Make each pseudo-book a cheap cover around your ereader and just stick it in while reading :)
That's exactly how I feel although I do wonder if a lot of younger people, if any still become readers, will just a different, less physical relationship with their books than I do or you do.

It's probably a bad example but I don't have any physical connection with music or video anymore for instance, but I definitely remember having that kind of relationship with favorite records and tapes when I was a kid. And now I just... don't. It must be the same way for some people with e-books.

As a bit of anecdata, my kids show a slight preference for physical books over ebooks, although they’re happy enough to listen to digital audio books. They have literally no experience with physical media for music but have at least encountered DVDs and Blu-Rays (although when I talk about watching something on disc they actively resist it—the convenience of pulling up something on streaming outweighs the limited selection available).
A true story: literally hours after posting this, I was with my kids at Barnes and Noble and they had records and CDs for sale by the cash register and my daughter asked what they were and when I explained it to my kids, they were skeptical and asked why someone would want such things.
I saw a Discman in a museum a few years ago.

A Discman. They couldn't even use a Walkman.

I raised my kids with physical books. But when I was growing up we had a record turntable, and then a tape player, and I do remember having some kind of physical connection with my favorite music because of that.

It IS more inconvenient to have them pull them out. No question about that.

> The book itself is a kind of memory totem

My phrase for this is "Books are bookmarks".

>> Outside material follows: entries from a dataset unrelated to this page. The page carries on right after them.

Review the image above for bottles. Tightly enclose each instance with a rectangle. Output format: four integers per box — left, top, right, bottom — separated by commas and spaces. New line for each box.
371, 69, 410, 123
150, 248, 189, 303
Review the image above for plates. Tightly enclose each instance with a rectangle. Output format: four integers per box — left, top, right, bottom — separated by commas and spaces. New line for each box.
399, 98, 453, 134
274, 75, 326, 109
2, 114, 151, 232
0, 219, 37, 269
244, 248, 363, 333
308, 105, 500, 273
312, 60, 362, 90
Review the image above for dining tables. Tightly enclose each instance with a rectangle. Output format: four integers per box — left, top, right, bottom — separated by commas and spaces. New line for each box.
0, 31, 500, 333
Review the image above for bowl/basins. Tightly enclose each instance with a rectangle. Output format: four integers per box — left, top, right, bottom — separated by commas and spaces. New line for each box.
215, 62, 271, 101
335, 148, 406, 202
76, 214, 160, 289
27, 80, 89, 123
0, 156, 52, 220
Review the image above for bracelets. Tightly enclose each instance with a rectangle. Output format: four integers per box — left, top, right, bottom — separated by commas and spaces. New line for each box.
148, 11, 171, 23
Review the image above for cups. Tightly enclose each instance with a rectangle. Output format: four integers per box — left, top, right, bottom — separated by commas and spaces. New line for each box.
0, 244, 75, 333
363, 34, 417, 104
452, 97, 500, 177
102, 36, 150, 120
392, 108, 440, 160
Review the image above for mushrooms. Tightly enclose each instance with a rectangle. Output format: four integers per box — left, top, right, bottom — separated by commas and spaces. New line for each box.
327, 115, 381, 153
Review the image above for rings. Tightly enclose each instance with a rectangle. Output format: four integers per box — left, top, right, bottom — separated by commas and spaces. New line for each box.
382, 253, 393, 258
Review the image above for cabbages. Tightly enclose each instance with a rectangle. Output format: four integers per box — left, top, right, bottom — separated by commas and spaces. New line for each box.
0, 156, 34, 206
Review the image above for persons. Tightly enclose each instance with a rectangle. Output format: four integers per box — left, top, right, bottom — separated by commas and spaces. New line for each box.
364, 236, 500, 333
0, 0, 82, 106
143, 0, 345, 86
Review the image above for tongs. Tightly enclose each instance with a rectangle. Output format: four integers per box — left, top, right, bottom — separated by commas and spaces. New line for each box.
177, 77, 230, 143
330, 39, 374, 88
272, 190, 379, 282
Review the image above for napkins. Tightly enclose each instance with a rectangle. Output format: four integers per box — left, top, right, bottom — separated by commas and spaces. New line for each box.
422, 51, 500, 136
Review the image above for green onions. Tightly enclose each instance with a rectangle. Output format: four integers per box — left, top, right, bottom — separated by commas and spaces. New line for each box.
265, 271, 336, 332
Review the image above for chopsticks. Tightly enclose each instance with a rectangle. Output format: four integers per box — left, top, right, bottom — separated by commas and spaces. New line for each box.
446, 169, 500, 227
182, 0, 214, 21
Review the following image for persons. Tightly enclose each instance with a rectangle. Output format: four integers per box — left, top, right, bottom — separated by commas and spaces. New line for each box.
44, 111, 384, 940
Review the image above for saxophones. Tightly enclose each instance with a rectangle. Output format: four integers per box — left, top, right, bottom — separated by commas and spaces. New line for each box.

Even unread books form a physical reminder to read, and of the import of the topic they cover.

When I come across a book that covers something important well, I buy it. I will likely read it, but even if it just keeps reminding me of the topic, reinforcing my integrated web of understanding, it is doing good.

I have mixed feelings about Kindle, but I mostly read books on my phone these days, and my Kindle library is always there. I also have a physical bookshelf, but if I'm not home I can't review it so in some ways it's often less tangible than my Kindle library which I always carry with me.
Not as satisfying as seeing your books, but I keep a running doc where I note the title, dates, a short synopsis, and a few sentences of thoughts for books I’ve read. It helps me keep track a little better.
My greatest moment of this was being able to find a quote in a 500-page book I had read 8 years earlier in about 2 minutes thanks to the physical memory of my first encounter with that text.
I share this feeling. When I want to free up some space, the books I get rid of are the ones I don't remember reading.
Aren't they the ones you'd want to read?
I should clarify. I remember the fact that I read them but I don't remember anything about them.
otoh regular books:

- can't be read in dark mode

- can't change font or font size (or line/paragraph spacing)

- can't use search

- can't be in multiple places (multiple devices)... uh, easily

- etc

I think you just have embrace the positives of whichever you choose.

- you can't carry 50 of them in your backpack. Invaluable as I travel the world.

I still vastly prefer paper books, however.

I stopped travelling the world to build up a library.